In particolare, Fusion sfrutta la tecnologia di correlazione degli attacchi sviluppata da X-Force, il pool di esperti di Iss, che consente di classificare gli eventi in funzione della loro probabilità di successo, incrociando gli eventi con le vulnerabilità individuate dagli scanner. La dashboard consente, inoltre, di visualizzare le informazioni in base ai criteri più disparati, organizzando i dati in funzione delle caratteristiche peculiari di ciascuna azienda. Come ci ha fatto vedere Johan Beckers, direttore Technology Solutions Emea di Iss, è per esempio possibile ricavare statistiche su base geografica, individuando l’origine dei principali problemi magari in una filiale remota e circoscrivendo subito il punto di intervento. La combinazione di intrusion detection e vulnerability assessment fornisce anche un utile strumento per misurare il reale livello di sicurezza della propria azienda. In Europa, per esempio, sta crescendo l’impiego di tali sistemi da parte delle assicurazioni, che possono valutare i rischi e stabilire i premi delle polizze.
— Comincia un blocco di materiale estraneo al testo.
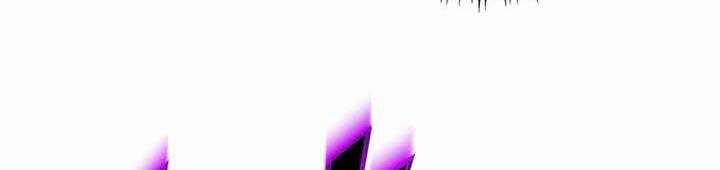 Sát Thủ Mạnh Nhất Chuyển Sinh Sang Thế Giới Khác 49 trang 353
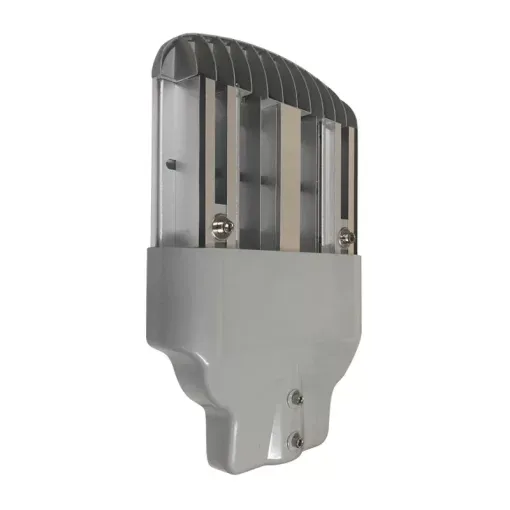 Đèn đường cao áp 100W Hiệu suất phát quang cao - D13 - Ảnh 3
Evidentemente, fondamentale risulta essere la scansione del sistema alla ricerca delle vulnerabilità. Compito di Internet Scanner, giunto alla versione 7.0, che consente di effettuare un assessment automatico, controllando tramite una singola interfaccia reti distribuite geograficamente e organizzativamente. Lo scanner di Iss è in grado di raccogliere e analizzare una grande quantità di dati, fornendo metriche di alto livello e analisi multidimensionali. Tra le novità della versione 7.0, Fabio Panada, technical manager di Iss Italia, ci ha segnalato l’introduzione di un nuovo modulo di discovery, basato sull’open source Nmap, che consente di realizzare un discovery gratuito della rete globale, prima di scegliere su quali server effettuare la vulnerability assessment vera e propria. A questo si aggiunge un nuovo sistema di licencing, non più basato sull’indirizzo IP, ma sul numero di host: «In pratica – ci ha spiegato Panada – è come una sorta di scheda telefonica prepagata, dalla quale scalo il costo di assessment di ciascun host che vado a controllare». Il risultato è un miglior controllo dei costi.
Il nuovo policy editor, inoltre, è stato studiato in modo da definire le politiche in funzione solo dei sistemi operativi presenti realmente sul sistema: «Per esempio, si evitano i check Windows, se ci sono solo server Unix e viceversa», ha precisato Panada.